> **Passage for review**:

=-=-=

My weight has often fluctuated, but the last time anyone might have described me as “slim” was sometime during the George HW Bush presidency. My mother, who loves me very much, maintains that the problem is that I eat dinner too late. Would that it were: the problem is that I really like food. I’ve always comfort eaten in times of trouble .
Being overweight has rarely held me back. I’ve suffered neither health problems nor social stigma. (Men have it easier.) I walk long distances, cycle everywhere, even frequent a gym, and have been known to snap “I’m not sedentary!” at helpful doctors offering me pamphlets on the benefits of moving about.
But I am cursed with the vanity of a much slimmer man. It had come to upset me that my face had expanded, that clothes had ceased to fit, and photographs become a source of stress. Around 2013, I’d lost a load of weight doing “5:2” (essentially starve yourself until your brain ceases to function, but only twice a week), but that worked solely because I had a job with a predictable rhythm and, bluntly, because I was still in my early 30s. Older, as a freelancer living alone, I’d never quite managed it a second time. “If you were going to do it again,” one friend gently suggested, “I think you’d have done it by now.”
And so, shortly after Christmas, I joined the latest viral health trend. I Googled “Mounjaro” (better than Ozempic, I’d been told), braved the scales, and sent the least flattering photograph I could take to a private online pharmacy. I’ve since lost somewhere upwards of two stone.
The critics of drugs such as Mounjaro (and there are a lot) would suggest that this method of weight loss is, effectively, cheating. They ask, frequently and on public forums, what’s wrong with lifestyle changes? What’s wrong with discipline?
This is a line I suspect is only possible to take if you are not cursed with one of a number of invisible problems. A metabolism convinced it needs to cling onto calories, in case of some unforeseen crisis; a body chemistry that tells you, constantly and in all situations, to eat (“food noise”); a psychological history that’s created an unbreakable link between food and happiness. It’s difficult to reduce your dependence on anything to which you’re addicted.

=-=-=

> **Dataset extract**:
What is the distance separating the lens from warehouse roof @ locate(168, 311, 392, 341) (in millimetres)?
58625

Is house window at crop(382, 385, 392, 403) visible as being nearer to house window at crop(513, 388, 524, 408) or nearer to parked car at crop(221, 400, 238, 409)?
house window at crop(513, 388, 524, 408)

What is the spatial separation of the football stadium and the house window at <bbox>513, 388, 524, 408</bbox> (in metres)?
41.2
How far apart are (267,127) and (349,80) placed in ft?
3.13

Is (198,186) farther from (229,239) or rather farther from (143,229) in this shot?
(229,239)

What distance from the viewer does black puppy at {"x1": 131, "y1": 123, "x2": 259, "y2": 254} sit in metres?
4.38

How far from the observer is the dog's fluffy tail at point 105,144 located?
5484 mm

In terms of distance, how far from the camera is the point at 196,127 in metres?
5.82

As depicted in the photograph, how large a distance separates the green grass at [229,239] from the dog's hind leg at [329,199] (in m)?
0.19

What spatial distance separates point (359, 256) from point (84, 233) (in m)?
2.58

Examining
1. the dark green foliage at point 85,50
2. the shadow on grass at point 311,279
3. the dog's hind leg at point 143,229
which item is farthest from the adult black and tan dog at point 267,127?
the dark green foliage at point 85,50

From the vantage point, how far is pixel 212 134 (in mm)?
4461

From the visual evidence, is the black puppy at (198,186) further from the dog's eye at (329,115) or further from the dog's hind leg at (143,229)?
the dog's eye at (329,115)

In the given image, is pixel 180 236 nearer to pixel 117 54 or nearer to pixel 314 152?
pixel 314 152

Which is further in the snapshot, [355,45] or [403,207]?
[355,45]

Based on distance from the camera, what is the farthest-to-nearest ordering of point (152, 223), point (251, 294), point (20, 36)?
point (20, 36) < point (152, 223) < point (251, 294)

=-=-=

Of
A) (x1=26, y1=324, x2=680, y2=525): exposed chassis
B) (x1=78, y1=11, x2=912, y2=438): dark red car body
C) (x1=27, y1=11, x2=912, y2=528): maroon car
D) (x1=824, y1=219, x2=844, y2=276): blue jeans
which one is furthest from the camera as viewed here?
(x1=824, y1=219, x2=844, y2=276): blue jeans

=-=-=

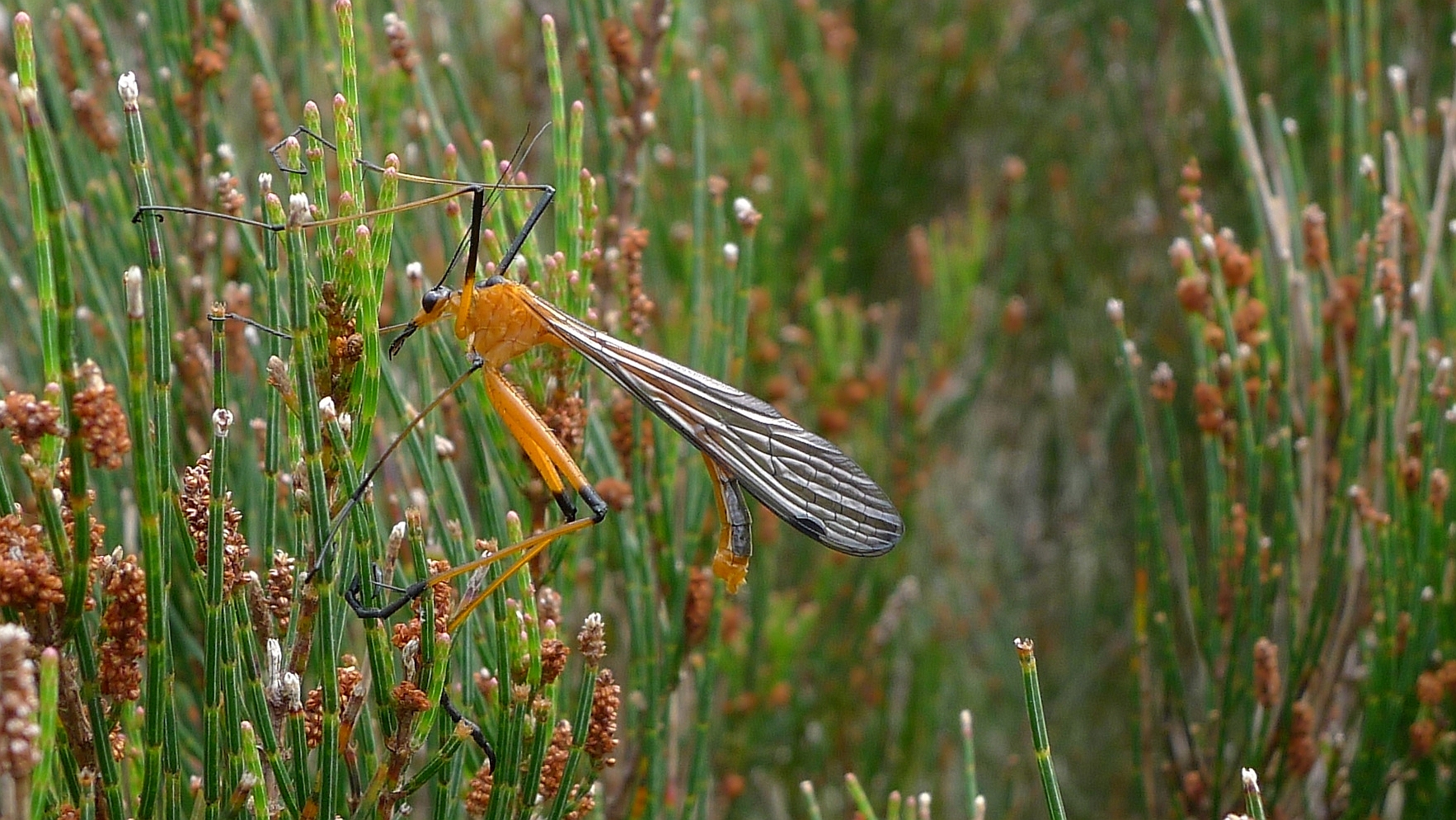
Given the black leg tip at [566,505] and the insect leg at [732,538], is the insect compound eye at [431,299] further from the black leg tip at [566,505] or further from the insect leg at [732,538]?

=-=-=

> **What you need to do**:
**a)** In the essay on losing weight with Mounjaro, how much weight does the writer say has come off since starting the drug?
**b)** Carry the essay on losing weight with Mounjaro forward, starting after its final sentence.
The items come from a separate source unrelated to the essay.

> **Exercise results**:
**a)** Somewhere upwards of two stone.

**b)**
I’m not convinced that’s all that’s going on there. At least some of those critics, I think, have invested a lot in the idea that others are bad and weak, while they are good and strong. The idea that an overactive appetite might be a moral failing rather than a matter of biology is, for some people, a source of self-esteem, not to mention an opportunity for socially sanctioned bullying.
Which is why, I suspect, there’s an odd code of silence around the use of the drugs. The treatments have, effectively, gone viral. I started because I’d seen what they’d done for friends; others have since started, because they’ve seen what they did for me. Many people, though, prefer not to talk about it. That’s their choice, but, well, bugger that. I’m on it, I’ve had blessedly few side effects, and I feel absolutely no shame about any of it.
And it’s worked. I still enjoy food: I just want less of it, and find it easier to make good choices. As the friend who first suggested it put it: “The jabs are my willpower.”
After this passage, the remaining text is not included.